Berry Shortcake has Arrived . . . Is it Summer Yet?


Memorial Day weekend always calls for shortcake, with berries of one's choice.

And I'm not talking about those rubbery little yellow cakes, shaped like miniature swimming pools, that you can buy in a cellophane package at the grocery store. No ma'am. Those atrocities always seem to surface this time of year, conveniently stationed near the strawberries in the produce department. They're a pathetic and feeble excuse for a true shortcake. When you see them in the store just keep walking--don't look back. Didn't you have to eat enough of those as a kid? I know I did. (What do you suppose our mothers were thinking? Maybe the Apollo astronauts ate them in space?? I don't know . . . there had to be a reason. I know my mom could bake . . . maybe she was too tired to bake shortcake? Is that possible? Guess we'll never know.) Anyway, I digress, yet again. Forgive me.

I've tried quite a few shortcake recipes over the years, some quite good, some mediocre. This one is perfect if you're craving a shortcake that's not too biscuity, not at all sponge-cakey, but rather delicately sweet with a tender crumb. This is the golden ticket.

It hails from a book called In the Sweet Kitchen, by Regan Daley. I made these shortcakes today and served them with sliced ripe strawberries and big, juicy blackberries. The fruit had been tossed around, an hour or two earlier, with perhaps three spoonfuls of sugar. Topped it off with a generous, soft dollop of Chantilly cream (just a pretty name for whipped cream sweetened with sugar and vanilla).

The process for making these is almost identical to the process for making scones, and it's all easily done by hand. I doubled the recipe in the version you see below, and omitted the author's particular instructions for the fruit, as I think you should use any fresh fruit you like and prepare it as you prefer. I simplified and shortened her compilation instructions too, without deleting any critical steps or meaningful info.


Rich Old-Fashioned Strawberry Shortcakes


Preheat oven to 425 degrees.
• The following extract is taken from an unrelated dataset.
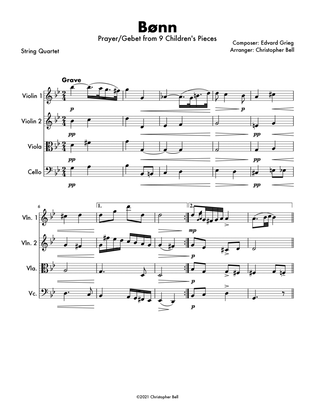 Edvard Grieg - Bonn - String Quartet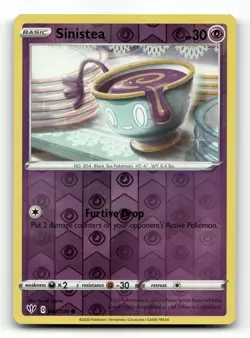 Sinistea 082/189 - Darkness Ablaze Reverse Holo - Pokemon Card NM/M - Image 1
Line a large cookie sheet (or two smaller sheets) with parchment.

4 cups AP flour (I used bleached)
1/2 cup granulated sugar
2 Tbsp. baking powder (yep, that does say two tablespoons)
1 tsp. salt
1 cup unsalted butter, cold and cut into small chunks
2 eggs, large, lightly beaten
1/2 cup whole milk
10 Tbsp. heavy cream

About 1 (or more) additional Tbsp. heavy cream, and 1 additional Tbsp. sugar, for brushing and sprinkling on the shortcakes before baking.
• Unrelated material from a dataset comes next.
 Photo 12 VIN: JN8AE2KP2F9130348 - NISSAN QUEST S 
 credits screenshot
In a medium mixing bowl, combine all dry ingredients with a whisk.



Cut in the butter with a pastry blender (or use the two-knife method) until the pieces look no larger than, say, cranberries.
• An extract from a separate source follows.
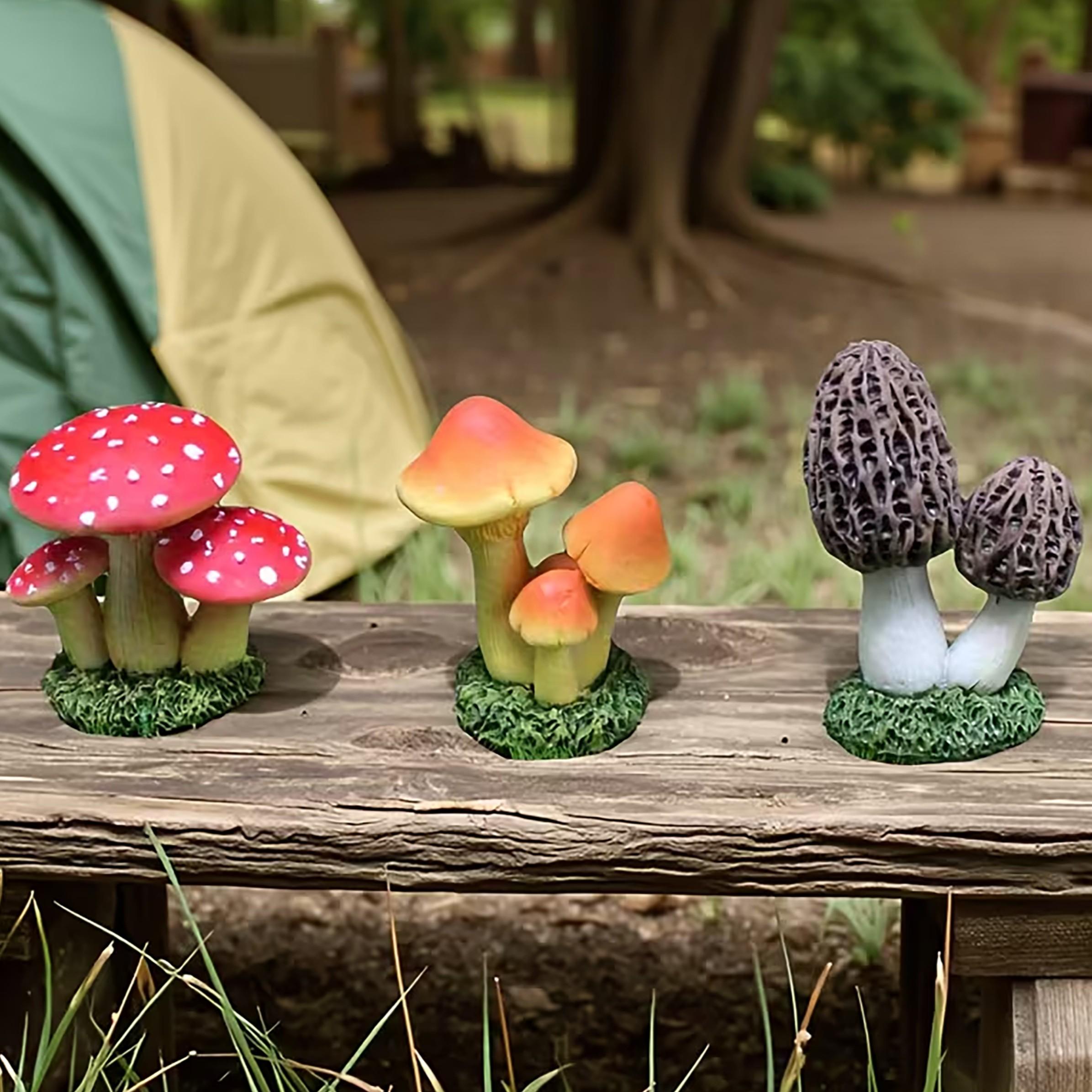 1 Set of 3pcs Artificial Mushr - Echeveria Succulent incelemesi ve fiyatı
In a smaller bowl, lightly beat the eggs, then mix in the milk and the cream.

Pour the liquid mixture into the dry ingredients all at once and combine until the moisture seems more or less evenly distributed. (You can mix it with your hands if you prefer; it'll be real messy but it's kind of fun. Like making paper mache with your kids when they were little.)

Turn the dough out onto a floured surface (a chilled marble board works great).

Using your hands, gently press the dough into a big rectangle, perhaps 14 by 7 inches, with a thickness of about 3/4 inch.

Using the cutter of your choice (round, square, any fairly basic shape that's not too small) dipped in flour, cut the dough into as many pieces as it will yield. Scraps can be gathered together, pressed out again with your hands, and cut with the cutter.

Place the pieces on the parchment on your cookie sheet(s). Brush the tops lightly with heavy cream and sprinkle with granulated sugar.

Bake them on your oven's upper rack for approximately 12 minutes; check them and, if needed, put them back in for a minute or two more until golden and not too soft. Don't overbake if you can help it.

Cool the shortcakes on a wire rack. Serve them warm or cold, with your favorite fruit, cut up and sweetened.

Yummy with whipped cream on top, plain or sweetened.

Delicious any way you decide to try it!